Recently I’ve been involved in a pilot looking at new ways of working to support patients with long-term conditions and older people where their social care needs are stable but their medical needs fluctuate.
The aim of the pilot is to provide a continuity of care for patients by doing a joint health and social care assessment. We started in Tynedale due to its rurality, large geographical area and high levels of health and social care home visits.
The pilot builds on our current health assessment process which already includes reviewing how patients are managing at home with personal hygiene, nutrition, mobility, as well as a nursing assessment.
We know many of our patients also receive social care regularly and if their social care package has stayed the same then they are suitable patients to engage with in this way and report back to social workers. It doesn’t add to our existing caseloads but instead alleviates the need for a visit from a social worker who can focus on patients with greater needs.
Suitable patients are identified by social workers and/or at multi-disciplinary team meetings where patients at risk of hospital admission, or whose health has suddenly deteriorated, are reviewed by GPs, district nurses and social workers involved in their care.

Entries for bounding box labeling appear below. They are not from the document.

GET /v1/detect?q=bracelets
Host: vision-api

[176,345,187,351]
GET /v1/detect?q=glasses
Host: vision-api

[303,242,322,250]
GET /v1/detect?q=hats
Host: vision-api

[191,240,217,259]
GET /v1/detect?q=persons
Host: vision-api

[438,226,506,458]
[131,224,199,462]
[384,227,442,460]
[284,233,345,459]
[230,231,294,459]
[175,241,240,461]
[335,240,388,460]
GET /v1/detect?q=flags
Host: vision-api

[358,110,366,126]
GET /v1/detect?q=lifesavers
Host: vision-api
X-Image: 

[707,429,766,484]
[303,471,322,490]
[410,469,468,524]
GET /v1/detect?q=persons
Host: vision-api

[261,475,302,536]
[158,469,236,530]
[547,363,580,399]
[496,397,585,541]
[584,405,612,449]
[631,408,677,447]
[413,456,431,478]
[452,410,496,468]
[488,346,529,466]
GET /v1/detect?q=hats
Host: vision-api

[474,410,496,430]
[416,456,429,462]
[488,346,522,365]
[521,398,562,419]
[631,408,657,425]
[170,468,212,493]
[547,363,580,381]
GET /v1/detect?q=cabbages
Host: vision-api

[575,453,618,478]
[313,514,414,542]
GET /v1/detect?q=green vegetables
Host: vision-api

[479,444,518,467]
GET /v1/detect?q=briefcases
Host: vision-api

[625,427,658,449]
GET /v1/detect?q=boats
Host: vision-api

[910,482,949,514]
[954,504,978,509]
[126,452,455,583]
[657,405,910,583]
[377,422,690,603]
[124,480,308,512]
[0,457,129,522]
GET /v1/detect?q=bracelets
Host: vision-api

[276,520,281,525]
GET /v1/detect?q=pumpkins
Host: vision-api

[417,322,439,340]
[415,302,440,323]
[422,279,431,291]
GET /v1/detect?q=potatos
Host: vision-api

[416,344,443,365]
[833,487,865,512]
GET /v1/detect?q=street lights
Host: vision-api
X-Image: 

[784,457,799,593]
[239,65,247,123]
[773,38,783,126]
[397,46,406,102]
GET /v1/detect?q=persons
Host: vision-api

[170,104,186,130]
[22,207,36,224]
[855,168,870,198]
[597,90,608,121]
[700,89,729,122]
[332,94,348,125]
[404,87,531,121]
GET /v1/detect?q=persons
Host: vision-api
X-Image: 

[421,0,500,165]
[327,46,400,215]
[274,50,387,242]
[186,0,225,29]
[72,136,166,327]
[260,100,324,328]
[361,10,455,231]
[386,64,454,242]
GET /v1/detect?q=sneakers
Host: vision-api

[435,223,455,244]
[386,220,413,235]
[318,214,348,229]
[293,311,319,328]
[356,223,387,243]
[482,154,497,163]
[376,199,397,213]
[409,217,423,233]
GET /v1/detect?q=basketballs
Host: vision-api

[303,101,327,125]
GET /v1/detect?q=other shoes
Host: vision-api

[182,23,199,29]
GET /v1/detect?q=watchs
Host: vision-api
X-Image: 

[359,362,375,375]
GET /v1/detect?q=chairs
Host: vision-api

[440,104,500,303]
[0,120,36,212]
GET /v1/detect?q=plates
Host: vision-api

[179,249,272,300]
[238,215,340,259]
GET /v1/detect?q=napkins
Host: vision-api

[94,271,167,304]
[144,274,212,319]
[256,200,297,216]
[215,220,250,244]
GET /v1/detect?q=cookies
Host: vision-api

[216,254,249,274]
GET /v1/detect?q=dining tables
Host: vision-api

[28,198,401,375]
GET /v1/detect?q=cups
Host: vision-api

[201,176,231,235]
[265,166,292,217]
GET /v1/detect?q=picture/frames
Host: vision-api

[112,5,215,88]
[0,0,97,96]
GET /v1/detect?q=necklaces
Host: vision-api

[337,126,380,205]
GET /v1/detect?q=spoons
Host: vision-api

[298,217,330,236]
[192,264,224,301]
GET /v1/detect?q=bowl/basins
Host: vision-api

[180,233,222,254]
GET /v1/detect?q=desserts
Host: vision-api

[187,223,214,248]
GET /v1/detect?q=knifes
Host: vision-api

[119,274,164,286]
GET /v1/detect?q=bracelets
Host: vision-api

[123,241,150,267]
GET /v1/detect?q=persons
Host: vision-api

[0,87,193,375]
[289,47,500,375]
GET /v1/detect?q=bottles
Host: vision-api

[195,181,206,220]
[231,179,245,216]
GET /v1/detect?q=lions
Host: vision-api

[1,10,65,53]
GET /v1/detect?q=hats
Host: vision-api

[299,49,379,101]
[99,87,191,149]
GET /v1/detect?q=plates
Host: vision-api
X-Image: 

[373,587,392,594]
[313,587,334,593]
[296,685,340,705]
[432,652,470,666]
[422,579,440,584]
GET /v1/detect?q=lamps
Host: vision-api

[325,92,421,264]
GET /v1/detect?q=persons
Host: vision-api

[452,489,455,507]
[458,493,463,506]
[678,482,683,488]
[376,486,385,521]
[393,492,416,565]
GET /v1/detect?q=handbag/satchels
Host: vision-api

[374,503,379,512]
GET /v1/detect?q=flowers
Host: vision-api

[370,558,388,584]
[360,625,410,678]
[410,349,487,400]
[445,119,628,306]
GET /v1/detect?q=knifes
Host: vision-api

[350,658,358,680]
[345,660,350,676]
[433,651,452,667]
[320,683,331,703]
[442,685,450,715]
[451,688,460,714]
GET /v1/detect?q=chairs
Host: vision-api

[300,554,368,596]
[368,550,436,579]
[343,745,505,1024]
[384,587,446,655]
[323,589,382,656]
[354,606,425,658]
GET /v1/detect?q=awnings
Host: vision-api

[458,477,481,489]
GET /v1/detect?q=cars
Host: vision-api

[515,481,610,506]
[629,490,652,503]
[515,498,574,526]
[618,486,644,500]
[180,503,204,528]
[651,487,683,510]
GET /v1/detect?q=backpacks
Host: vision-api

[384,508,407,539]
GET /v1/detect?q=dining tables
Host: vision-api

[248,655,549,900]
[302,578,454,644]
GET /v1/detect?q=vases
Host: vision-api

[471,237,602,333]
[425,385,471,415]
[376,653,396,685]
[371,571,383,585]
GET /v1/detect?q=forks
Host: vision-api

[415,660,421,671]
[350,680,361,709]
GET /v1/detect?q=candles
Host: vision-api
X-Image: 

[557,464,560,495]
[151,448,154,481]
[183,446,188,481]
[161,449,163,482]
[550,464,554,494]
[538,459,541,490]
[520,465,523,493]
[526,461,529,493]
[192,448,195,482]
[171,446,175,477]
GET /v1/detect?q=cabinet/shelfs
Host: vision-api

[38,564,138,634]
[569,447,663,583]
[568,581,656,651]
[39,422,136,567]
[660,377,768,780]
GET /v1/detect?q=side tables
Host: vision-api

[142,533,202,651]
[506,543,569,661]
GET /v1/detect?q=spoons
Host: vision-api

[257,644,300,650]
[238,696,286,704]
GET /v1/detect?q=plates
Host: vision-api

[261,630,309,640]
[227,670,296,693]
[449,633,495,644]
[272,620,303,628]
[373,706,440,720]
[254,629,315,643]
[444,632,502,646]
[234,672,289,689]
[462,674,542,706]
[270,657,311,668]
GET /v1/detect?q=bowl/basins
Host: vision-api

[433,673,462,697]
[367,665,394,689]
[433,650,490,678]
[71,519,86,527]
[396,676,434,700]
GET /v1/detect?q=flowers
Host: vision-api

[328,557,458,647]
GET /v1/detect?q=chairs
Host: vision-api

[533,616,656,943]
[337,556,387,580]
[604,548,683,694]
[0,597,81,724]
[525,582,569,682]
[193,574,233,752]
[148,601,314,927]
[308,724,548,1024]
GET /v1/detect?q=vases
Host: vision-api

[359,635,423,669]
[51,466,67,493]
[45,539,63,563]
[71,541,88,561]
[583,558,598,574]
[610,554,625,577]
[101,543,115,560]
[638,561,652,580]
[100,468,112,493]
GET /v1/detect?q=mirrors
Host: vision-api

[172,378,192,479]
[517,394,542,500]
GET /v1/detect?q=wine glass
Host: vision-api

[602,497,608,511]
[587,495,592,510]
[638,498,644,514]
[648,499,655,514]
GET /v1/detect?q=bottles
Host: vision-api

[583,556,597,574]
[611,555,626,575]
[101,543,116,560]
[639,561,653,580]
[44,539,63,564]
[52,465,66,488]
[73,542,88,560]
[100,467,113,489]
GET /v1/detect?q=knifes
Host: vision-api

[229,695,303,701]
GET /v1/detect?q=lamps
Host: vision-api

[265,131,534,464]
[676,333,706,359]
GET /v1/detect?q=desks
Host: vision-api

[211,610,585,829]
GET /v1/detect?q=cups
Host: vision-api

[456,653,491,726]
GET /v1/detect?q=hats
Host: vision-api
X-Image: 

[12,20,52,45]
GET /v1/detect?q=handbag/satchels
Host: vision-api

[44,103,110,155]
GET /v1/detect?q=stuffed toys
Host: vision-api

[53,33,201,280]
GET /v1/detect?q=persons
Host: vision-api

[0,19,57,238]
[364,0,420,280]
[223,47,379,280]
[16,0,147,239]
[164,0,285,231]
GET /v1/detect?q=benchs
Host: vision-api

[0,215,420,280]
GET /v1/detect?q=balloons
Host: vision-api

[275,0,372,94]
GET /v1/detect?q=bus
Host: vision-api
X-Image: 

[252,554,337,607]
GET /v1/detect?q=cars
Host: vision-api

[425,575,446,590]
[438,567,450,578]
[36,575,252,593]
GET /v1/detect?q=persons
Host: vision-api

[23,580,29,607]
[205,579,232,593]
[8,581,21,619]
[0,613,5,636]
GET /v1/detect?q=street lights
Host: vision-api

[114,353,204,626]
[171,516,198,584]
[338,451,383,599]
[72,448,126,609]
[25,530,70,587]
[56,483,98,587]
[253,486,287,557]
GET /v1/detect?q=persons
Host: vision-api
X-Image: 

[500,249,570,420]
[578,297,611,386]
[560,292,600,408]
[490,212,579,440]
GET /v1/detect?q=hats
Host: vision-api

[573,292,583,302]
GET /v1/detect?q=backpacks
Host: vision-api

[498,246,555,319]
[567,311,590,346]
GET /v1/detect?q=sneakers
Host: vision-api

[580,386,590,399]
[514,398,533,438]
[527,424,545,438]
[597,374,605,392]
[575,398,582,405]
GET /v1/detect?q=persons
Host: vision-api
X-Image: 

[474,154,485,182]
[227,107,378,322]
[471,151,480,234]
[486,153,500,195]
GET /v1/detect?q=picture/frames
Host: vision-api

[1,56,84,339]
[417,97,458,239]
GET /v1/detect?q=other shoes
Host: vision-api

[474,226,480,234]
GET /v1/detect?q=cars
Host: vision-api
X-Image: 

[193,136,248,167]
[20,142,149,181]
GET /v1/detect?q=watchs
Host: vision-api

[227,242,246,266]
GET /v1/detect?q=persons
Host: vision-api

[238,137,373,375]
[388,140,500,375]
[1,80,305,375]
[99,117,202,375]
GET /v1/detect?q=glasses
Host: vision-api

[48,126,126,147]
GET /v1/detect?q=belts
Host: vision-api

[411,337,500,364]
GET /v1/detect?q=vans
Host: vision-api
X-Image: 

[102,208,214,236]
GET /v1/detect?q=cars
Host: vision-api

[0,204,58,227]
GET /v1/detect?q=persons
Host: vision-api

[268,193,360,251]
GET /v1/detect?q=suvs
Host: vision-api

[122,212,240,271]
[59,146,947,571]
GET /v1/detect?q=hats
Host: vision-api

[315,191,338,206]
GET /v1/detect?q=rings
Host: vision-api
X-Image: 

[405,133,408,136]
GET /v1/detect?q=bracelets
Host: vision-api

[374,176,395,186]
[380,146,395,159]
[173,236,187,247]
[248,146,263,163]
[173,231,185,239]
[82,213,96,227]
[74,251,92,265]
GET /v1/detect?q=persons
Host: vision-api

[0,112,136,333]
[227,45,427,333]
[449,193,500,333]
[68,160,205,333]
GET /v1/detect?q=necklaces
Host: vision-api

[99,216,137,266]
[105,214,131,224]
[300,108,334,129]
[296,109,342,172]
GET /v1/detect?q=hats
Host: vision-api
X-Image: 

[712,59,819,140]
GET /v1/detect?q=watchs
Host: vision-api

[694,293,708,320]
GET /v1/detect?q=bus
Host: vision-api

Community matrons, staff nurses and district nurses carry out the joint health and social care assessments as part of our routine six monthly patient reviews in patients’ homes. Social workers still carry out assessments for patients whose social care needs fluctuate, assessments in residential homes and where a patient requires more regular reviews.
We have always worked closely with social care, but the main difference is for these patients we decide what the social care requirements are through the joint assessments, and pass these requirements on to the social worker who organises their care.
In the past, if the patients’ circumstances have changed and we identified they weren’t coping at home we would have to refer them to social care and they would have to carry out another assessment, repeating questions we’d already asked, before even arranging care packages.
This often delayed services starting and patients were frustrated at having to repeat the same – often very personal – information to several professionals.
This way of working is particularly effective for palliative patients where arrangements need to be made quickly. The district nurses are the specialist nurses involved in their care and as their case manager I would liaise with the local hospice, Macmillan, GPs and the social worker. I recommend what social care they need. It might be providing a sitter so the family carer can go out, or to support the patient to go shopping.
As the disease progresses and the care package changes, carers may be required to bathe the client, prepare food, or help them during the night. This way of working gives us more flexibility. It increases our ability to act quickly to meet the patients and families’ needs. It also means that the patient only has to deal with one team, which is easier for them at such a stressful time.
We don’t need to ring around providers to arrange support. Instead, social care makes the arrangements based on our assessments. It’s a simple system, no referral forms, just a quick phone call or fax.